[Opening Data to use section]

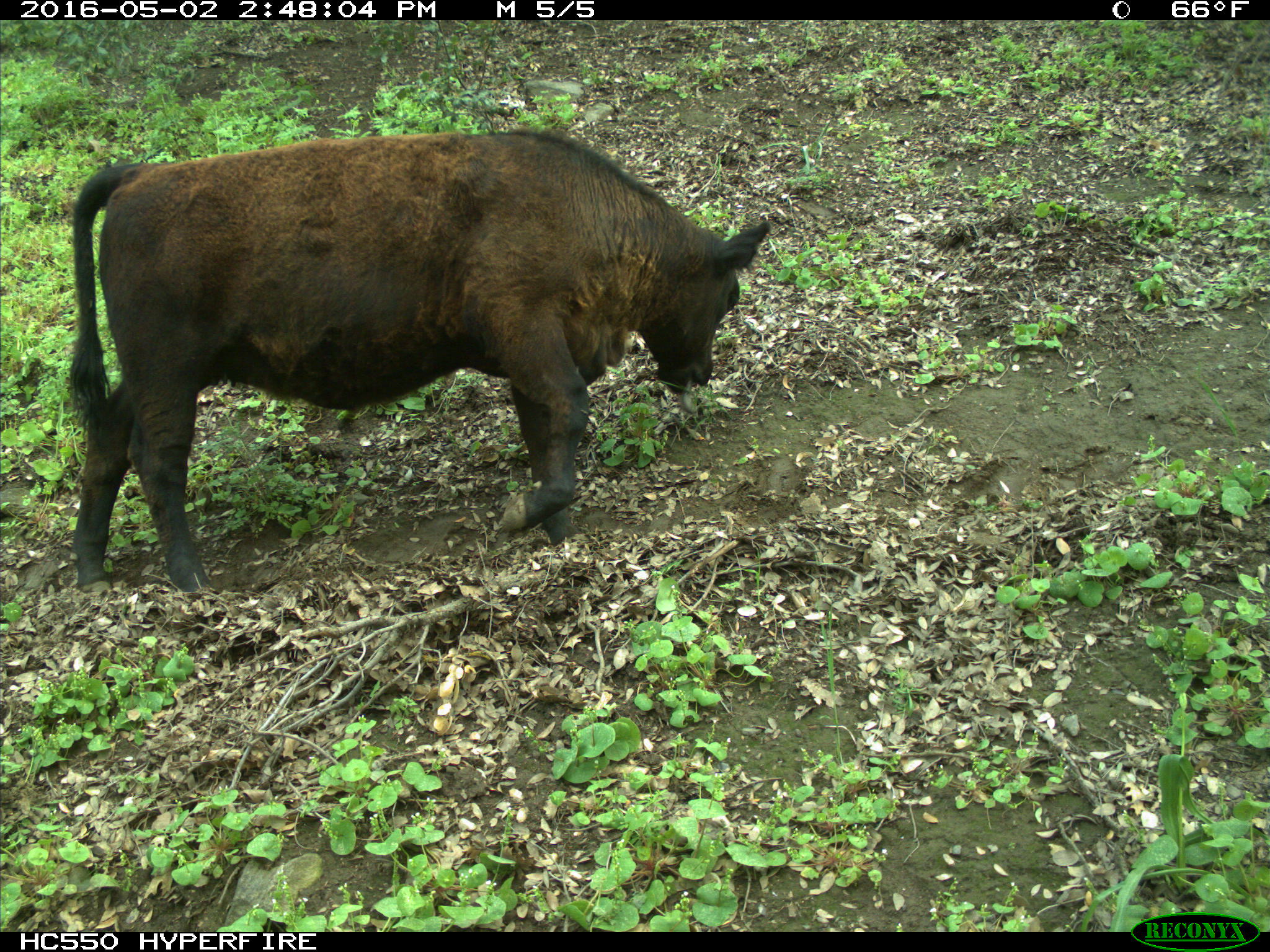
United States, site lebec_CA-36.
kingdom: Animalia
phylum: Chordata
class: Mammalia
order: Artiodactyla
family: Bovidae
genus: Bos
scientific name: Bos taurus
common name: domestic cow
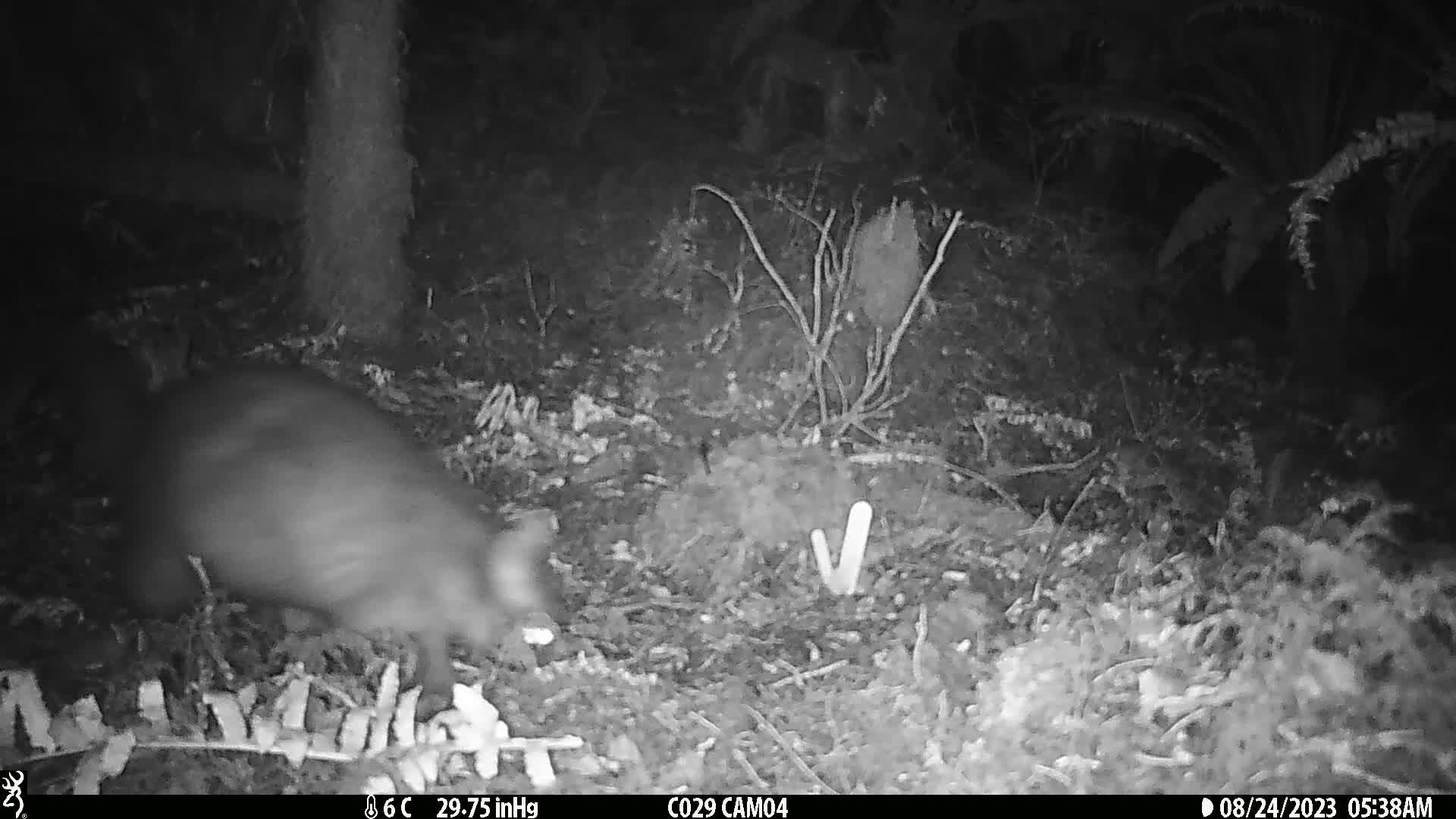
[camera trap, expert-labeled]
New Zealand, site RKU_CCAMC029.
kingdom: Animalia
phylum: Chordata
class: Mammalia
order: Diprotodontia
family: Phalangeridae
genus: Trichosurus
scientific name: Trichosurus vulpecula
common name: common brushtail possum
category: possum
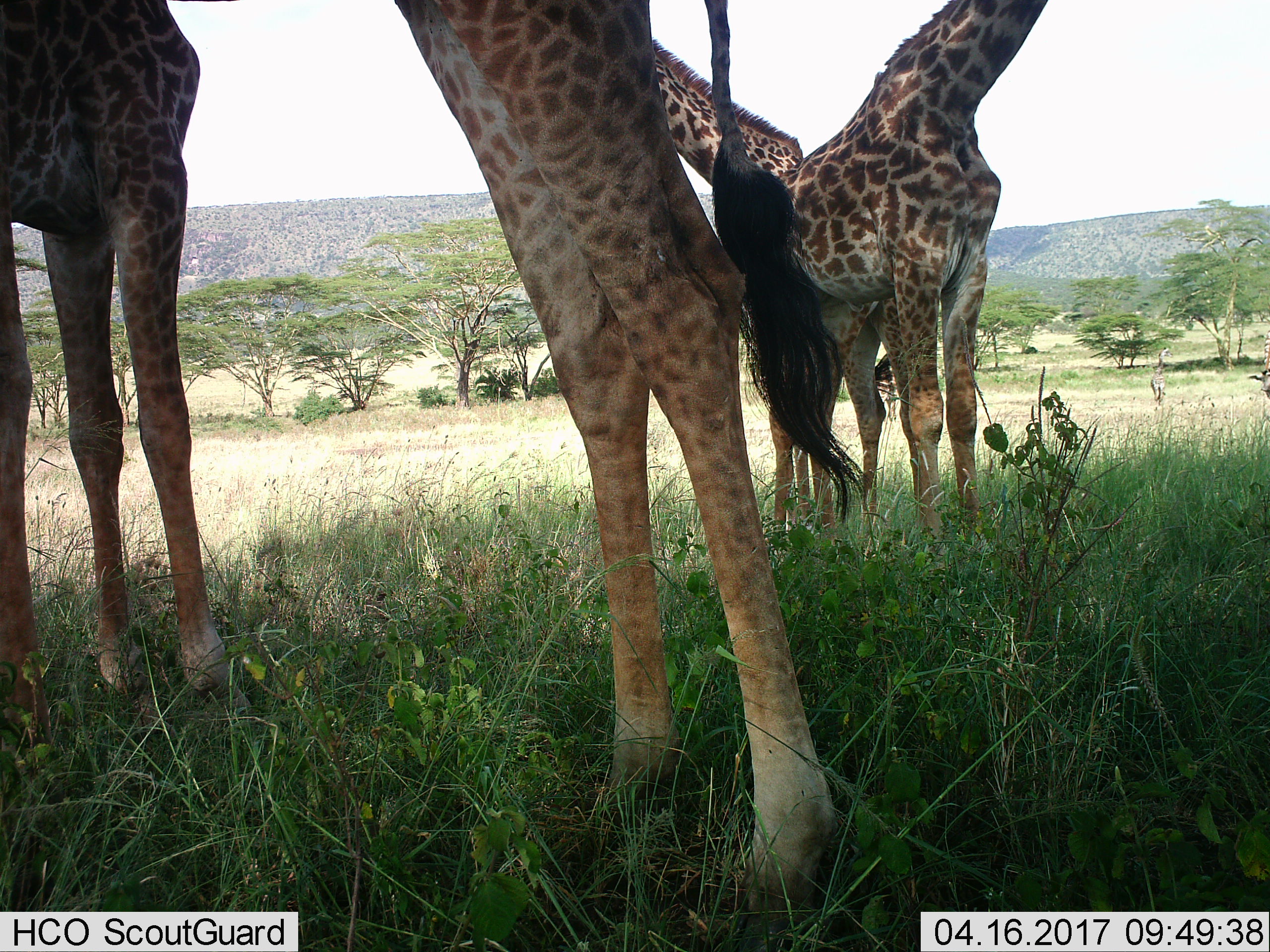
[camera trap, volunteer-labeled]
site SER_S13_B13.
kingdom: Animalia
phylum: Chordata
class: Mammalia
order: Artiodactyla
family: Giraffidae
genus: Giraffa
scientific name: Giraffa camelopardalis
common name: giraffe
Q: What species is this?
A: Giraffe (Giraffa camelopardalis).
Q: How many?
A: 4.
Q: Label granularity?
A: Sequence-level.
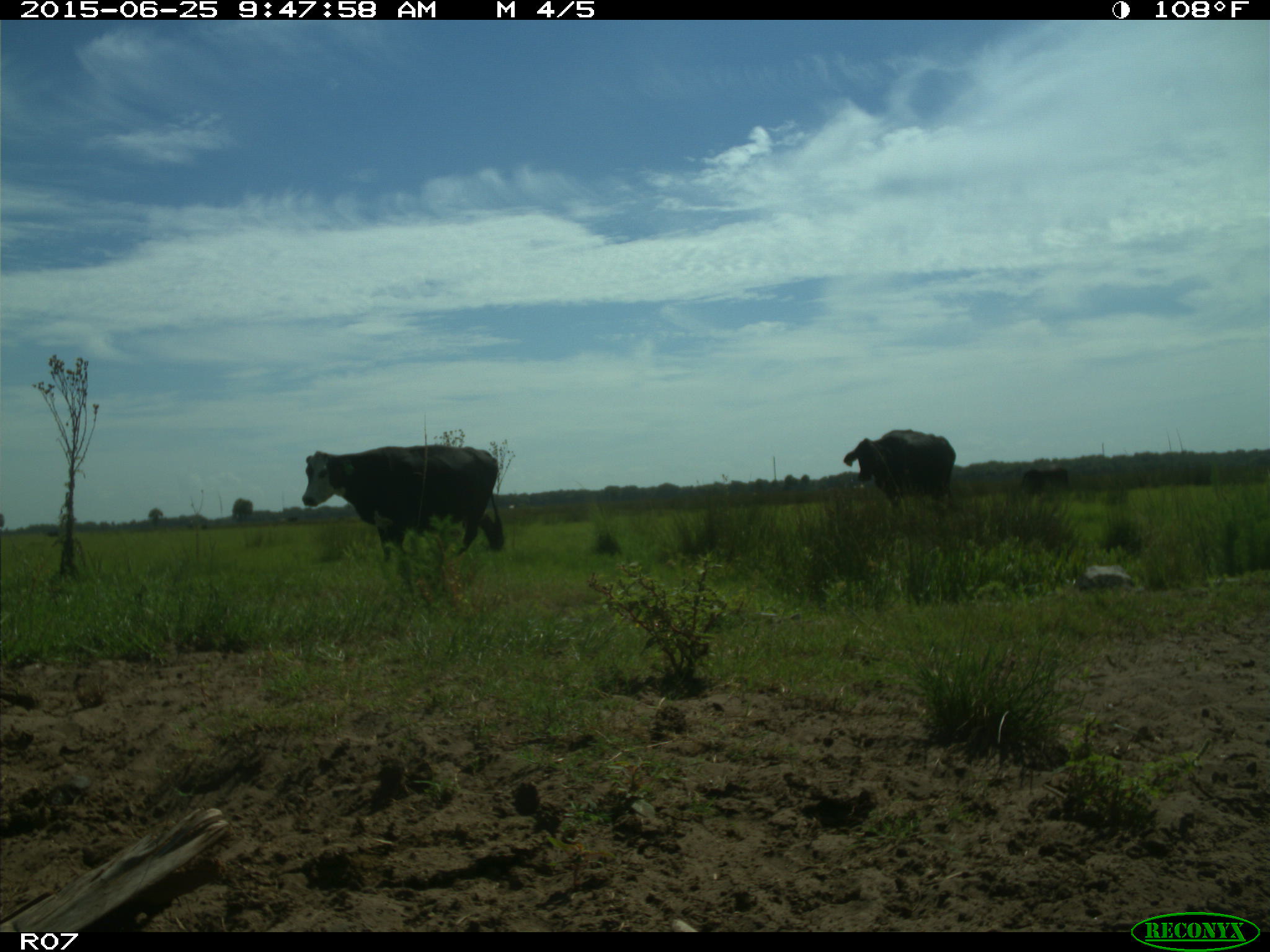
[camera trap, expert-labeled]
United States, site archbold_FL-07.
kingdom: Animalia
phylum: Chordata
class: Mammalia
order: Artiodactyla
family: Bovidae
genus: Bos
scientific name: Bos taurus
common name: domestic cow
Bos taurus (domestic cow).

[Closing Data to use section]

→ Task prompt
Nothing but the lines from the one containing "United States, site archbold_FL-07." to the end of the entries belongs in the answer, and each must match exactly.

→ Expected answer
United States, site archbold_FL-07.
kingdom: Animalia
phylum: Chordata
class: Mammalia
order: Artiodactyla
family: Bovidae
genus: Bos
scientific name: Bos taurus
common name: domestic cow
Bos taurus (domestic cow).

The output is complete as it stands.